Vent’anni fa il mondo assisteva all’inizio della guerra in Iraq: una guerra avviata sulla base di una nuova linea in materia di diritto internazionale elaborata dalla Casa Bianca, all’epoca governata da George W. Bush. Si chiamava “legittima difesa preventiva”. Estranea alla Carta delle Nazioni Unite, era stata utilizzata per la prima volta dagli Stati Uniti nel 2001, per invadere l’Afghanistan, e ufficializzata nel 2002 con l’inserimento nella National Security Strategy presentata da Bush al Parlamento di Washington. Era una dottrina figlia degli attentati dell’11 settembre, utilizzata a caldo contro l’Afghanistan accusato di dare rifugio a Osama bin Laden, leader della rete terroristica sunnita Al Qaed. Secondo l’intelligence americana, da lì bin Laden avrebbe potuto organizzare attentati contro strutture e cittadini degli Stati Uniti. In realtà, bin Laden sarebbe stato individuato e ucciso solo nel 2011, non in Afghanistan bensì in Pakistan, alleato di ferro degli Stati Uniti.
La preparazione dell’intervento militare contro l’Iraq, invece, si basava sull’ipotesi che Saddam Hussein, il dittatore di Bagdad, fosse in possesso di armi di distruzione di massa. Fu la prima volta in cui uno Stato democratico divulgò e usò ufficialmente una “fake news”, costruita a tavolino, per indirizzare l’opinione pubblica nazionale e internazionale.

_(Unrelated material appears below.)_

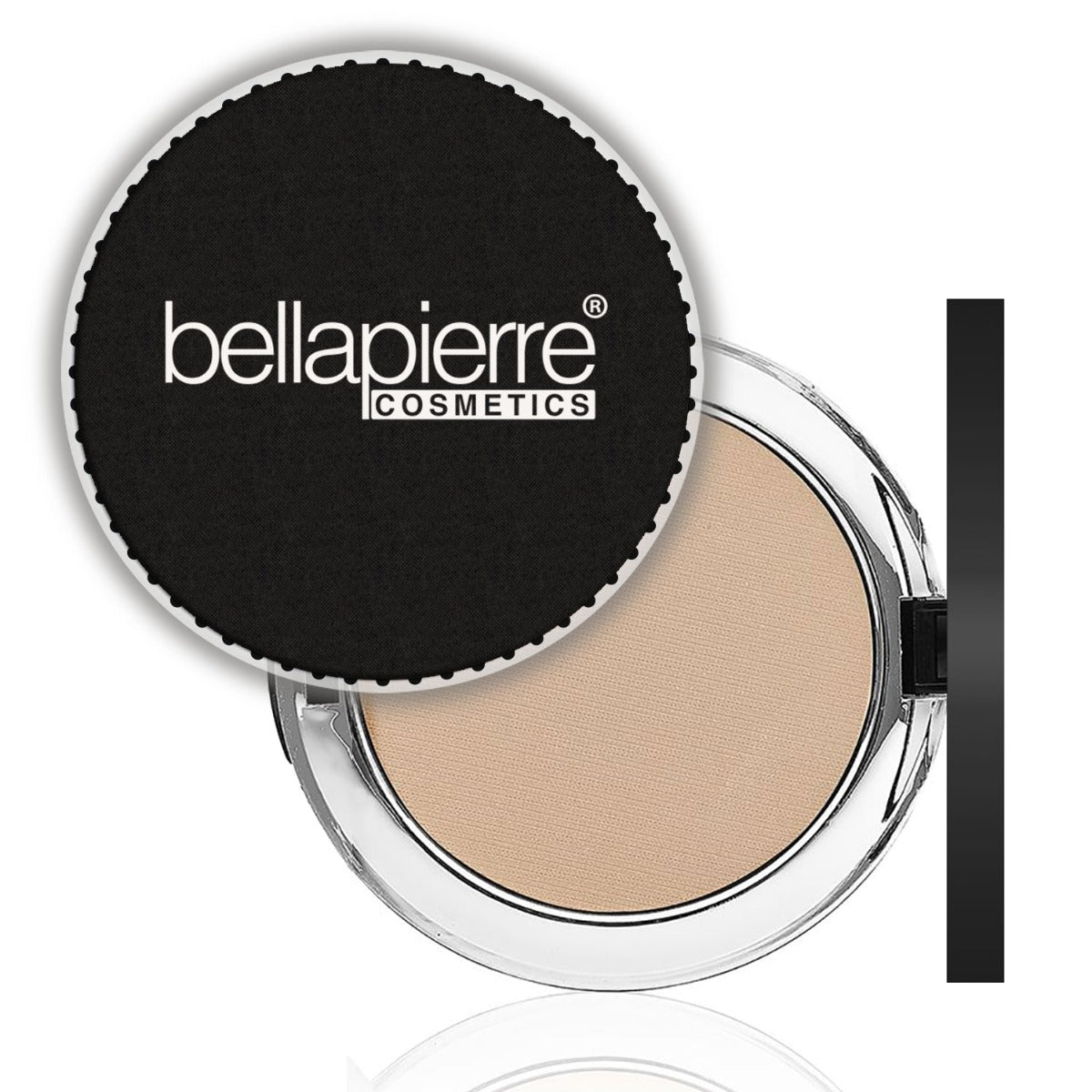 bellapierre Compact Mineral Foundation. 5-in-1 for Flawless Compexion. Certified All Natural and Vegan. SPF 15. TrueSkinity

Il 5 febbraio 2003, l’allora segretario di Stato americano Colin Powell si presentò all’ONU con una fialetta piena di polvere bianca: era antrace, a suo dire, e costituiva la prova dell’esistenza dell’arsenale chimico dell’Iraq. Ma, dopo anni di guerra, in Iraq l’antrace non fu mai trovato. lo stesso Powell nel 2005 definì quel discorso all’ONU una macchia per la sua carriera.
Intanto, però, il principio della “legittima difesa preventiva” si era affermato, superando quanto recita sullo stesso tema il 51° articolo della Carta dell’ONU. Tornando indietro nel tempo, soltanto l’intervento del 1990 per liberare il Kuwait dall’invasione irachena fu compiuto rispettando tutti i crismi del diritto internazionale: riuscì, infatti, a ottenere il via libera dell’ONU grazie all’astensione dell’URSS nel Consiglio di Sicurezza. Per il resto, con il diritto di veto in mano a cinque potenze schierate su fronti diversi, nei casi di violazioni della Carta dell’ONU è stato impossibile arrivare a interventi concordati e condivisi. Perciò la dottrina della legittima difesa preventiva è diventata una scorciatoia interessante. Non soltanto è stata usata dagli Stati Uniti, ma è condivisa da Australia e Regno Unito, e anche da Israele. L’ultima convertita alla dottrina-Bush è stata la Russia di Vladimir Putin, che ha giustificato l’invasione dell’Ucraina in base all’ipotesi che il Paese confinante potesse diventare una base operativa della NATO, mettendo così in pericolo la sicurezza russa.
Oggi, al momento di iniziare un dialogo tra le parti in guerra, è questo il grande intoppo: come conciliare il diritto dell’Ucraina di riavere i territori occupati, sancito dalla Carta dell’ONU, e il diritto della Russia a garantirsi che da quella frontiera non arrivino pericoli in futuro, rivendicato sulla base della “legittima difesa preventiva”. Un rebus di difficile risoluzione. Per garantire la pace nel mondo, invece, le prime mosse dovrebbero essere la riforma del Consiglio di Sicurezza dell’ONU e la riscrittura delle regole: perché, se siamo arrivati a questo punto, è anche grazie all’uso disinvolto del diritto à la carte da parte dalle potenze globali.